§ **Fragmento del texto**:
·····

Sin saberlo estaba sentado ante un capitán del Ejército Libertador que había combatido a las órdenes del General Mayía Rodríguez. Eso representaba la insignia que lucía en su sombrero. Yo, que recién había descubierto a los mambises, que había escuchado la historia del rescate de Sanguily, que había celebrado mi fiesta de cumpleaños disfrazado de mambí; estaba alucinando. Había un mambí en mi familia y nadie me lo había dicho antes. Pero a los seis años, incluso si hubiera tenido diez, no entendía la importancia de aquel hombre en mi vida futura.

El viejo “Mongo”; que era hijo de esclavos, había nacido cinco años después de comenzada la guerra del 68;  tenía 22 años y ya había perdido dos hijos cuando se unió a las tropas del general Mayía Rodríguez en 1896. Después de la guerra tuvo otros diez hijos más, entre ellos mi abuelo, y los mantuvo a todos con oficios diversos como carretonero, cuidador de horno de carbón, carpintero entre otros tantos. Civismo, honestidad y decencia. Esa eran sus frases preferidas y mi abuelo las repetía constantemente. Un hombre que era mambí y cubano por encima de todas las cosas.

Recuerdo de abuelas voceras de la obra martiana

Mis abuelas, como todas las abuelas eran mujeres únicas. Eran abuelas de esas que han quedado solo para las historias televisivas y las leyendas. Eran expertas en hacer dulces caseros. Zurcían las medias de todos usando un bombillo y siempre tenían una sonrisa a flor de piel, con ella ocultaban sus dolores y las penas.

Ellas cantaban danzones, boleros y se sentaban en su sillón a la espera de que alguno de sus nietos le consintieran, sobre todo peinando sus canas. También se ocupaban de la crianza de los nietos, sobre todo cuando llegaban las vacaciones. Pero su día más feliz era el domingo cuando todos sus hijos y sus descendientes –es decir nosotros los nietos, malcriados y dispuestos a disputarnos sus favores—se reunían para la comida familiar. Entonces su satisfacción era infinita.

Mis abuelas fueron las primeras voceras de la obra martiana que recuerdo. Nos obligaban a recitar Los zapatitos de rosa a modo de castigo; cantaban el tema El mambí como canción de cuna, aunque su preferida era La cleptómana y su bocadillo transgresor que entonaban a toda voz “… se hizo mi camarada para cosas secretas/cosas que solo saben mujeres y poetas…”

Ellas, en su afán de formarnos no escatimaron esfuerzo en que aprendiéramos algunos de los Versos Sencillos de Martí. Con voz susurrante exclamaban tener “…más que el leopardo…”; o alzaban la mirada al recitar aquello  “…de morir de cara al sol…”; pero su frenesí, y el mío llegaba al escucharle decir y pedir “…tener en su tumba un ramo de flores y una bandera…”

·····

§ **Registros extraídos**:
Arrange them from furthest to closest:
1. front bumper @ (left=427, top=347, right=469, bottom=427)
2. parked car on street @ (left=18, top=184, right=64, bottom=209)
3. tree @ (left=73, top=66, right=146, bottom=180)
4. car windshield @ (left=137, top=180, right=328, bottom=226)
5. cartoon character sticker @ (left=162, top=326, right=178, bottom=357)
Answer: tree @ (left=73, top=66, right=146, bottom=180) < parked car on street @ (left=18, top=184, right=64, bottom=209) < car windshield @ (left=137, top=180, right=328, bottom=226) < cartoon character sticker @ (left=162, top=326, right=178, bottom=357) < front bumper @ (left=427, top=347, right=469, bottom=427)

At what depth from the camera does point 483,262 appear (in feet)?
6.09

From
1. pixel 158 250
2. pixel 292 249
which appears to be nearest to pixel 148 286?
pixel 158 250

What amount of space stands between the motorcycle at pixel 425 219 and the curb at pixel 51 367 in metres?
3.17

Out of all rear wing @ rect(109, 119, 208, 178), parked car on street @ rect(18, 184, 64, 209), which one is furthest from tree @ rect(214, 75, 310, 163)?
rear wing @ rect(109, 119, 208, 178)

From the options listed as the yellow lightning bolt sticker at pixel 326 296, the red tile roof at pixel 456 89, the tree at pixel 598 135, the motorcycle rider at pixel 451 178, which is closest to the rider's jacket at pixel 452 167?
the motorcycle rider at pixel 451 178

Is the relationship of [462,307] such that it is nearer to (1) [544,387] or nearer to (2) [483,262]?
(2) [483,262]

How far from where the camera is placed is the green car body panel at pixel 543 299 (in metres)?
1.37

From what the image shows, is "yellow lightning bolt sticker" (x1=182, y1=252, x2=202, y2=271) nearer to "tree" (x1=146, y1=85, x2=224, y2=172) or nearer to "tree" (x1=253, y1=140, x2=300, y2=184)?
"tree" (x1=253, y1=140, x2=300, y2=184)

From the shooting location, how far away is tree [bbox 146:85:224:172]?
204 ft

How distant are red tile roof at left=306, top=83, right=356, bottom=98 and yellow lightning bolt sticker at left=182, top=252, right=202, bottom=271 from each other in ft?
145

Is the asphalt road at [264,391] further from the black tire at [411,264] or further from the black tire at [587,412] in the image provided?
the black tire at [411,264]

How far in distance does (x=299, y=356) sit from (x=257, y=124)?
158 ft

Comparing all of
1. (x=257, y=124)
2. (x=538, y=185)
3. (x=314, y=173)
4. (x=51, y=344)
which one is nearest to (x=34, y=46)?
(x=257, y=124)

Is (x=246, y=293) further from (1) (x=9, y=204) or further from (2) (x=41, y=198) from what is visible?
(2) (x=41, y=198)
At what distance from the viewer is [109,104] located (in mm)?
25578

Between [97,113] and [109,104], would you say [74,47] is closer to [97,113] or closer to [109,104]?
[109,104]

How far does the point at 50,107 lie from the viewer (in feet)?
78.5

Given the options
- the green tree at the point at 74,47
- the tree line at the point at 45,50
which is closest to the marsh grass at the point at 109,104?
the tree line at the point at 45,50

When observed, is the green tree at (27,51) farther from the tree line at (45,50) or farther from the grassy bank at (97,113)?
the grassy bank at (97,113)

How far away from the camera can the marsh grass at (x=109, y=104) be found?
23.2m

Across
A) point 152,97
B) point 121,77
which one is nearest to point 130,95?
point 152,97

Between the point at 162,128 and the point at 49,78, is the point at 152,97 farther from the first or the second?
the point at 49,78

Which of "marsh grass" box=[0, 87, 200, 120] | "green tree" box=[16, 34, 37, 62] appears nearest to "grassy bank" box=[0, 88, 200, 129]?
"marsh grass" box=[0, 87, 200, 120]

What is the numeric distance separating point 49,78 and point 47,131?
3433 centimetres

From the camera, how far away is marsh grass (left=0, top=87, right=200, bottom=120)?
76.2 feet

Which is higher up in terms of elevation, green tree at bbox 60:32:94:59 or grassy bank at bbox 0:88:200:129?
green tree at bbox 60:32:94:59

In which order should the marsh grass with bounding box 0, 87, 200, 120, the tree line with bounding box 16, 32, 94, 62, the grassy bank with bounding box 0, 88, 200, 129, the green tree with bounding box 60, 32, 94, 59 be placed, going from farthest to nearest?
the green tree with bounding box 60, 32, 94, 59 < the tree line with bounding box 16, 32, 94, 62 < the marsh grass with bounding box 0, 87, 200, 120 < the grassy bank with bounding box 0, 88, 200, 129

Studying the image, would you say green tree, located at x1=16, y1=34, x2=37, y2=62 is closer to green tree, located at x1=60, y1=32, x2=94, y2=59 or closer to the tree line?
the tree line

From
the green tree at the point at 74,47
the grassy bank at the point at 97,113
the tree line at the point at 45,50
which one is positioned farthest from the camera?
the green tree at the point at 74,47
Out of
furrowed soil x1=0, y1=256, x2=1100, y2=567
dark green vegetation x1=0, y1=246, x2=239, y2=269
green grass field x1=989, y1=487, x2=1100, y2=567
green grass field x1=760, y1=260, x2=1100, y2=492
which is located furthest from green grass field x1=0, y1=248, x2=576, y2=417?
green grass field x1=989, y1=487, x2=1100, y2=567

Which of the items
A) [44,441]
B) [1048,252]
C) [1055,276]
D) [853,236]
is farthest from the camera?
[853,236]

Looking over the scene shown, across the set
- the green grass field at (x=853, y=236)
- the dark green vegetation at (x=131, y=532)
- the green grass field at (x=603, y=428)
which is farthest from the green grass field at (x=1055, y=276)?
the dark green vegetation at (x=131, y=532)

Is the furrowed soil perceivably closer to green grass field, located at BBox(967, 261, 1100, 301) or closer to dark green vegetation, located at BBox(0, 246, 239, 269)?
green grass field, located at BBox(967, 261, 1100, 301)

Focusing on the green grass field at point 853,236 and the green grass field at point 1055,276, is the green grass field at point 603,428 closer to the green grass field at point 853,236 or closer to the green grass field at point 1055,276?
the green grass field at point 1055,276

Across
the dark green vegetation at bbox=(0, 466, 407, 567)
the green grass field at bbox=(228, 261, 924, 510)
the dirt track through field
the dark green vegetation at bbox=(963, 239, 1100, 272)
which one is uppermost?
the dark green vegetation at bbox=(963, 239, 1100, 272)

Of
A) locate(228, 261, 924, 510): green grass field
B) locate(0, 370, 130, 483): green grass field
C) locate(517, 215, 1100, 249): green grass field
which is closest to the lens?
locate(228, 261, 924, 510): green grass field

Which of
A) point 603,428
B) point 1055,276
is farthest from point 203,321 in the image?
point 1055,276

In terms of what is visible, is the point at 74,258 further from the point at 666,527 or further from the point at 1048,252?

·····

§ **Qué hacer**:
1. Según el fragmento de memorias familiares, ¿en qué año se unió el viejo "Mongo" a las tropas del general Mayía Rodríguez?
2. Escribe la continuación del fragmento de memorias familiares a partir de su última oración.

§ **Respuestas por tarea**:
1. En 1896.

2.
No podía pedir más. Bueno, había mucho más. Era obligado leer ante ella cada domingo antes de sentarse a la mesa y rendir el parte de las notas escolares. El de mayor puntaje de todos nosotros era premiado con un plato del dulce del día que superaba lo dispuesto para el resto.

Mis abuelas leían el periódico en las tardes, la revista Bohemia siempre que tuvieran tiempo y estaban pendientes de las novelas radiales todo el día. Con esas herramientas habían desarrollado un sentido de pertenencia a la familia, a su universo cotidiano y a ellas mismas del que dependíamos todos.

Sangre mambisa y esclava

Regresé a Mariel cinco años después. El bisabuelo Mongo había decidido morirse, si él tomó esa decisión y se lo comunicó a sus hijos dos días antes, y cumplió su palabra. Era mi primer funeral en una casa, como siempre se hacía en el campo. Lo que más me llamó la atención fue que su cuerpo no estaba en un sarcófago. Estaba tendido en la cama y vestía su uniforme del Ejército libertados que no escondía el paso del tiempo, con sus charreteras de oficial del mismo y cruzándole el pecho estaba su machete. A sus pies, sin tocar el piso, una bandera cubana.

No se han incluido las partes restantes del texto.